作者:郁建兴,浙江工商大学校长、浙江大学社会治理研究院院长
刘涛,浙江大学文科领军人才、浙江大学社会治理研究院首席专家
◆ 共富型制度政策继承了人类社会一些普遍性特点,也从发展型国家和福利国家中吸收了一些先进经验,同时,它呈现出一些鲜明的自塑特点,可以逐步形成一种后工业化时代、数字时代的新话语与新模式。
◆ 超越发展型国家和福利国家的共富型制度政策必将映射出浙江治理和中国治理对于全球治理的重要贡献,成为全球公共产品和公共文化的一部分。
加快推动发展型制度政策向共富型制度政策跃升转变
郁建兴 刘涛
在过去的一年,浙江高质量发展建设共同富裕示范区扎实开局,在探索推动共同富裕的体制机制和政策体系方面可圈可点。今年,浙江省委在部署重点任务时强调,2022年要成为共同富裕示范区建设的机制创新年、改革探索年、成果展示年,其中在探索共富机制性制度性创新模式方面,提出了推动发展型制度政策加快向共富型制度政策跃升转变的重大目标。共富型制度政策是一个超越既有发展型国家与福利国家模式的崭新治理体系,既是打造一批标志性成果的根本保证,更可望成为全国乃至全球的新公共文化产品。

*所附材料*:
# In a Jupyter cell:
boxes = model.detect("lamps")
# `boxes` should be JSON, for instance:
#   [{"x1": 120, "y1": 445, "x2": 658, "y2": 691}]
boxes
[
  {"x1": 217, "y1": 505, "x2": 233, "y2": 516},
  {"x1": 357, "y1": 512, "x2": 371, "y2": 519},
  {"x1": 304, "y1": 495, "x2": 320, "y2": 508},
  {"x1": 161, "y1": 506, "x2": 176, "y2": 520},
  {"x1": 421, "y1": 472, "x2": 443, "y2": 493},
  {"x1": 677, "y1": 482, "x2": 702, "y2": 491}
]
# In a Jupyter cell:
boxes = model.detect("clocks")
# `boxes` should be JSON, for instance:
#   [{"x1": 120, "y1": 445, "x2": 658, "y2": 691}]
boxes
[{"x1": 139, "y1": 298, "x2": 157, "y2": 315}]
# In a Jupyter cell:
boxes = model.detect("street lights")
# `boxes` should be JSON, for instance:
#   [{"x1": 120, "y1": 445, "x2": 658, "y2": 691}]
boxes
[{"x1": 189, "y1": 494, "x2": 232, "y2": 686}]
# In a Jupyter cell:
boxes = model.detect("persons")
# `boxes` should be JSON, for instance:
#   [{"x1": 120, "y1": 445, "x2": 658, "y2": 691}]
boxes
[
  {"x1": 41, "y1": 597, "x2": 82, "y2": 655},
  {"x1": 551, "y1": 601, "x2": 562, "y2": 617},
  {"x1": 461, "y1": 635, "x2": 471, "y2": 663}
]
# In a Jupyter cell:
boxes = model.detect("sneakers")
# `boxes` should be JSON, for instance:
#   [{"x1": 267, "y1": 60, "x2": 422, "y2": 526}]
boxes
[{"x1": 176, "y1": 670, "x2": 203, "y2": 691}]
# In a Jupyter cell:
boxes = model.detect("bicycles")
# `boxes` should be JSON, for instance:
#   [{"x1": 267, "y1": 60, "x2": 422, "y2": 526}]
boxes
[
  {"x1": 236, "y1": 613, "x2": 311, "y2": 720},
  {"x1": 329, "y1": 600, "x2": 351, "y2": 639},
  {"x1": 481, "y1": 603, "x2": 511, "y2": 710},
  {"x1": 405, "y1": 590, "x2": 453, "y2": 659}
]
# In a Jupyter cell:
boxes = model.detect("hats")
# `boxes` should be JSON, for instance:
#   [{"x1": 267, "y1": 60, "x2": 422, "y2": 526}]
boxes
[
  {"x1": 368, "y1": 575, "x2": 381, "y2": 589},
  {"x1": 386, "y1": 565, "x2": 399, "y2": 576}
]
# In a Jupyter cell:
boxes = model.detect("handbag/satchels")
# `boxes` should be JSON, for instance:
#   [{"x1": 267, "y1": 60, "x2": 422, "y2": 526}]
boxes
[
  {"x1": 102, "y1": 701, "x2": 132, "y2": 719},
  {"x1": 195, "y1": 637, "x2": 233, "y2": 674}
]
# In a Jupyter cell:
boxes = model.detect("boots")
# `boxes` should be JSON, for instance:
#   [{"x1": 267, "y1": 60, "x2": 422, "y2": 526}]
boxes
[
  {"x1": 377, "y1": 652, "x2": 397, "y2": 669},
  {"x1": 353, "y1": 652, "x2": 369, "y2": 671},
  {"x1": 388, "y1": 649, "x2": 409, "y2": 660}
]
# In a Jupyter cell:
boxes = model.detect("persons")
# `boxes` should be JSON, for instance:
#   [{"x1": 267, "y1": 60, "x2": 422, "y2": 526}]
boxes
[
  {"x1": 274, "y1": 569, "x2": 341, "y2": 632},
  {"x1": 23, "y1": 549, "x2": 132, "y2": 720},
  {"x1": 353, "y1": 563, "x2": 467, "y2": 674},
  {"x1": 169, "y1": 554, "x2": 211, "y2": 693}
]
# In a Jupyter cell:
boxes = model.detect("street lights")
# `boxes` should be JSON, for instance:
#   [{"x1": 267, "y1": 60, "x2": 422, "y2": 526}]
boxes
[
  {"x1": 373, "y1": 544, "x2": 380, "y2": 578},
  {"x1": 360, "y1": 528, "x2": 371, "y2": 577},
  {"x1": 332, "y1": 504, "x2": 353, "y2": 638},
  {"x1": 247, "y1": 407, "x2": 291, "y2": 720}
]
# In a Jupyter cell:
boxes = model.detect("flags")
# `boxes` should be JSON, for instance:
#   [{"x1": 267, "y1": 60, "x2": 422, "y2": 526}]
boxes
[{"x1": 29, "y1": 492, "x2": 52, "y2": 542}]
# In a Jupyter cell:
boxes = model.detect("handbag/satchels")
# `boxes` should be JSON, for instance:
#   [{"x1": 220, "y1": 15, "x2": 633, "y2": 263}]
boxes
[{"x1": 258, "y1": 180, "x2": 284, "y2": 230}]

*任务清单*:
(a) 在关于共富型制度政策的文章中,浙江省委提出2022年要成为共同富裕示范区建设的哪三种"年"?
(b) 请把关于共富型制度政策的文章中从"作者:郁建兴,浙江工商大学校长、浙江大学社会治理研究院院长"起、到"后工业化时代、数字时代的新话语与新模式。"为止(包括这两处)的部分重写一遍,并把其中的"数字时代"换成"信息时代"。

*参考答案*:
(a) 机制创新年、改革探索年、成果展示年。

(b)
作者:郁建兴,浙江工商大学校长、浙江大学社会治理研究院院长
刘涛,浙江大学文科领军人才、浙江大学社会治理研究院首席专家
◆ 共富型制度政策继承了人类社会一些普遍性特点,也从发展型国家和福利国家中吸收了一些先进经验,同时,它呈现出一些鲜明的自塑特点,可以逐步形成一种后工业化时代、信息时代的新话语与新模式。